According to the Bureau of Labor Statistics, employment in the computing and information technologies fields is expected to grow 13 percent between 2016 and 2026 or more than 500,000 new jobs, outpacing all other industries.
Those are interesting statistics, but not necessarily of a lot of use to me. I’ve forgotten more about coding than I’ve actually learned or self-taught myself in the past, so I’m probably net negative at this point. Plus, there’s the saying about old dogs and new tricks.
That said, I have a 5 year old who loves to learn and is at the stage where she is just as interested in the “why” as the “what”. But how to get her started?
What is Minecraft?
Most people know what Minecraft is – it’s the sandbox video game that lets players do whatever they want, with a focus on resource gathering and building things. Since Microsoft’s acquisition in 2014, it’s remained on essentially all major gaming platforms, plus mobile. But did you also know there is a version geared for teachers and students called Minecraft Education Edition?
Having worked on a few projects for the Microsoft Education team during my time at 3Sharp, I have seen our consultants dig into the game and play Minecraft (for research purposes, of course), in order to gain expertise in the inner workings of the game. That expertise allows them to create an authentic and compelling story to demonstrate why Minecraft is so important: students can learn coding skills at an early age, and it allows them to be more competitive in tomorrow’s job market.
Microsoft's Minecraft Education Edition
Minecraft Education Edition now includes tools to help teach coding. Code Builder provides integration with various learn-to-code programs like Tynker and MakeCode, giving the coder-in-training the ability to control an on-screen avatar called “The Agent” through a series of commands. Want to have chickens rain on the Agent’s head? Use this:
Tynker and MakeCode lets students see why the Agent zigged instead of zagged, and they are very simple to use. Code Builder is provided with Minecraft Education Edition.
As a note:
If you don’t have Minecraft Education Edition, or don’t want to install it, Microsoft, in partnership with code.org, has a number of tutorials available online to teach coding. Visit code.org/Minecraft to check out their “Hour of Code” tutorials. These tutorials are broken up into several short modules, all of which should take about an hour total, and serve as a great beginner’s tutorial. Most importantly, they’re fun to use. Two very enthusiastic thumbs up from my five year old.

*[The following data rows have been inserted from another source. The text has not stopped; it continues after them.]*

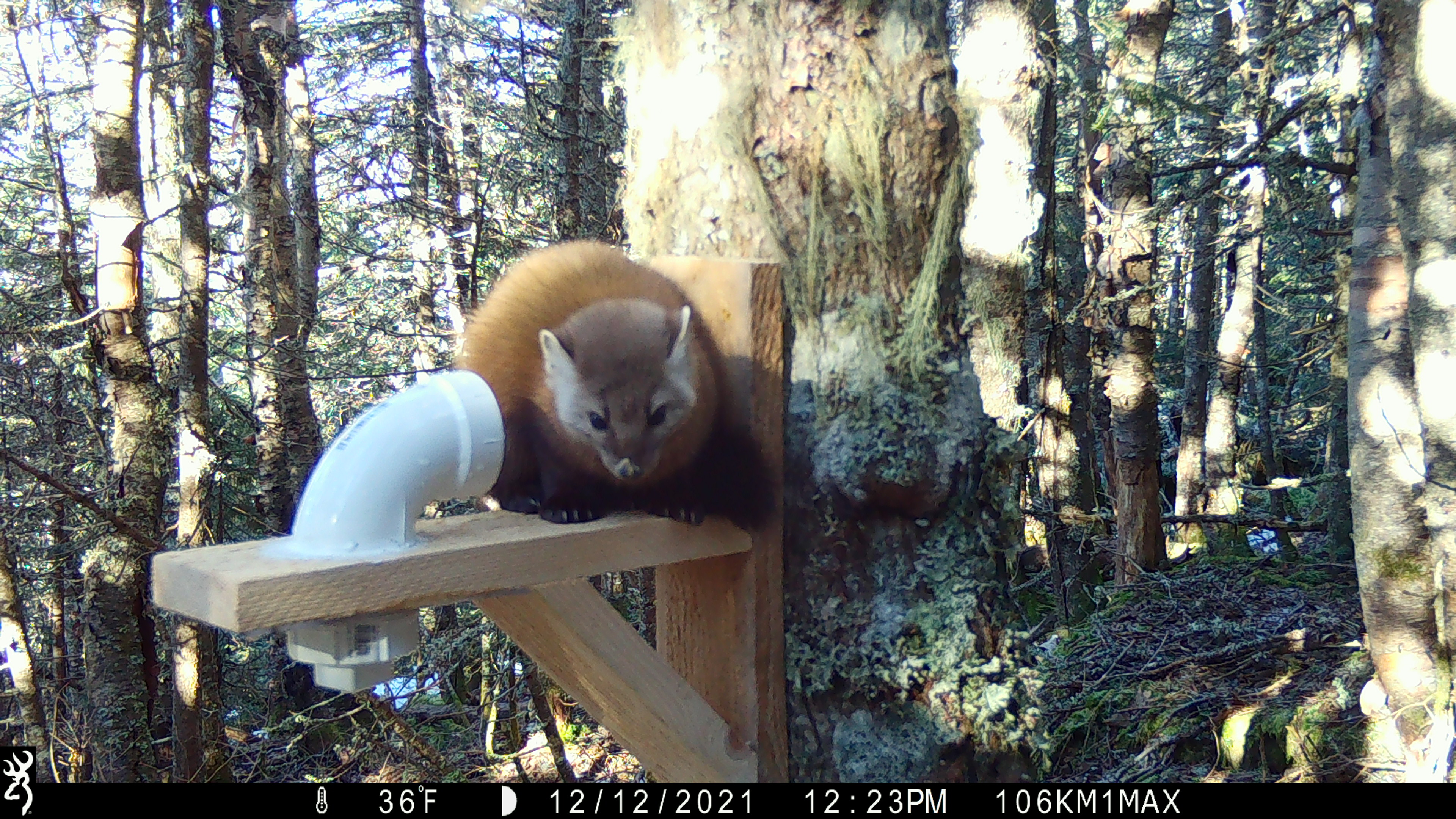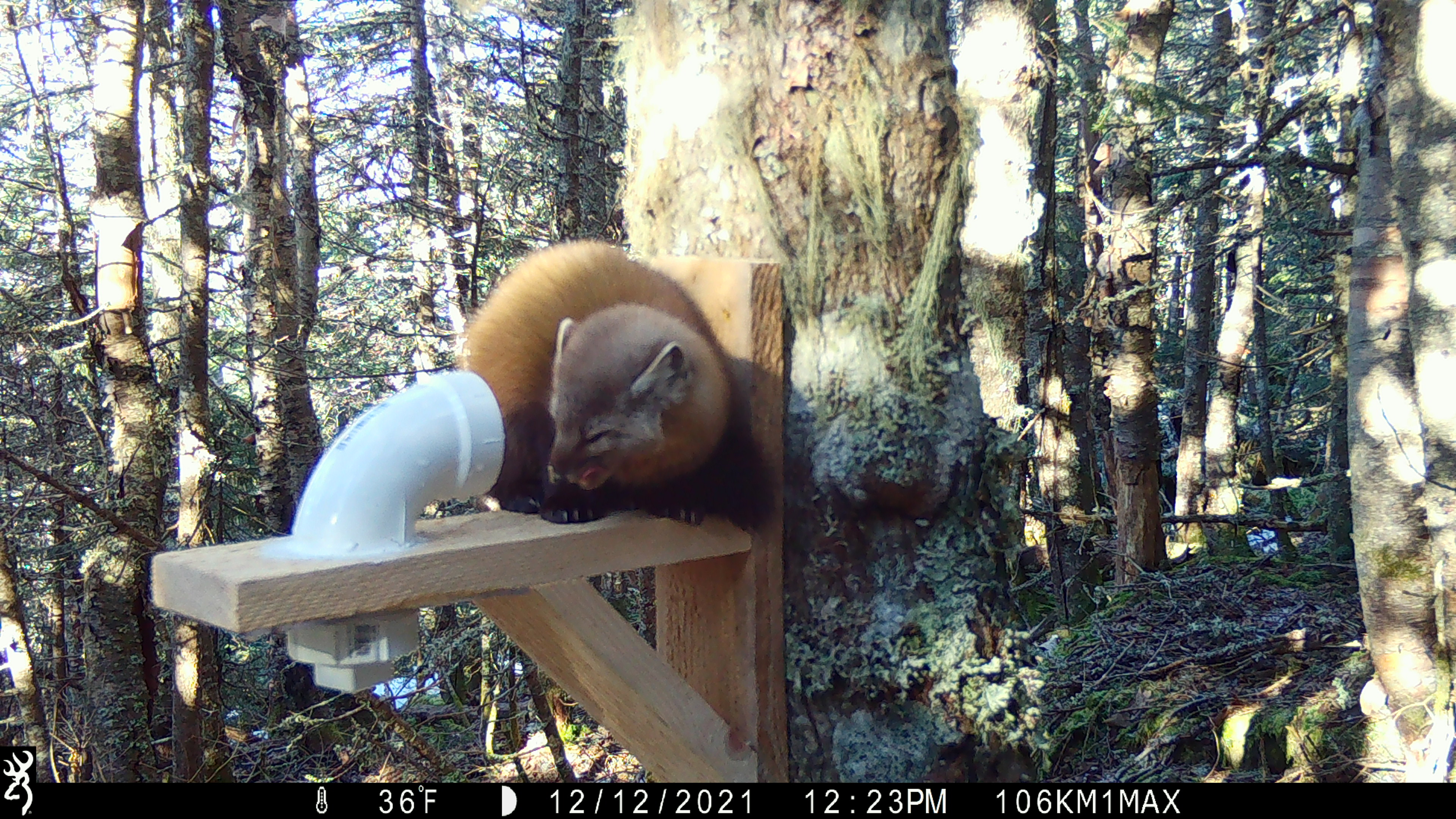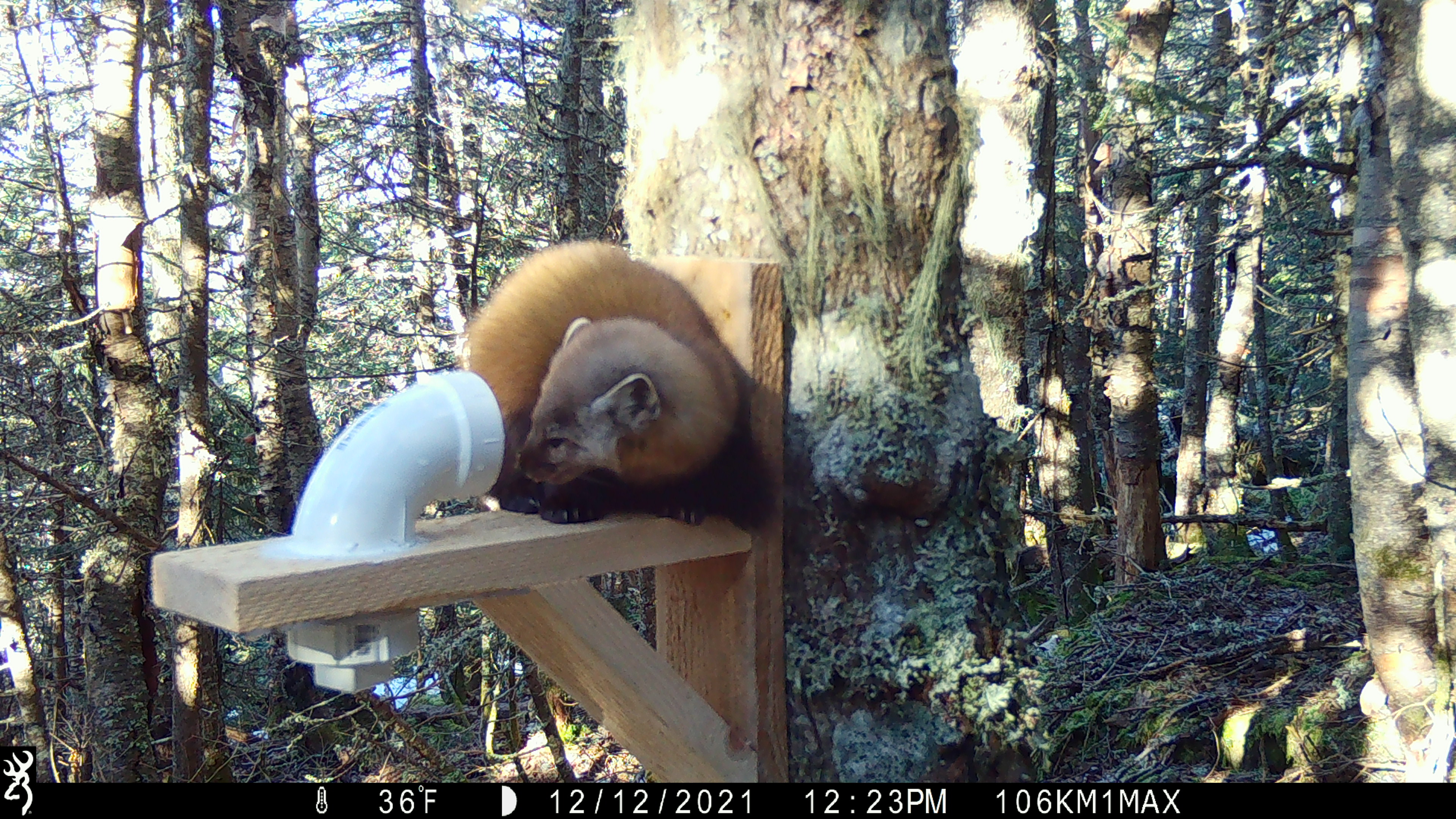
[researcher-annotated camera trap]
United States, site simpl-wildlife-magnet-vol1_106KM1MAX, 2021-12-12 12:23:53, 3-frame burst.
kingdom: Animalia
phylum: Chordata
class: Mammalia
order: Carnivora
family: Mustelidae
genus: Martes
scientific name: Martes americana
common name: american marten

Minecraft Education and Teachers
Minecraft Education Edition has teachers covered as well. Education.minecraft.net has a number of lesson plans over a wide breadth of subjects that aren’t computer science related – like government, math, history, science, language and so on. Teachers can share lesson plans amongst the community and provide great content for their students, even if they aren’t as well versed in Minecraft as their students. Combined with other products focused on the Education market, like OneNote Class Notebook (we’ll have more content around this game-changer in the future), teachers have an invaluable tool with which to reach their students.
Minecraft Education and the Future
Most projections regarding employment and jobs in the future underscore the importance of computer science, and, more specifically, knowledge of coding as a key differentiator, if not a requirement, for employment. Getting kids started early is a big advantage in helping them learn the basics of skills that will serve them professionally in adulthood. What typing and word processing was for my generation, coding is for my daughter’s generation. Products like Minecraft Education Edition give a big boost to setting students up for future success.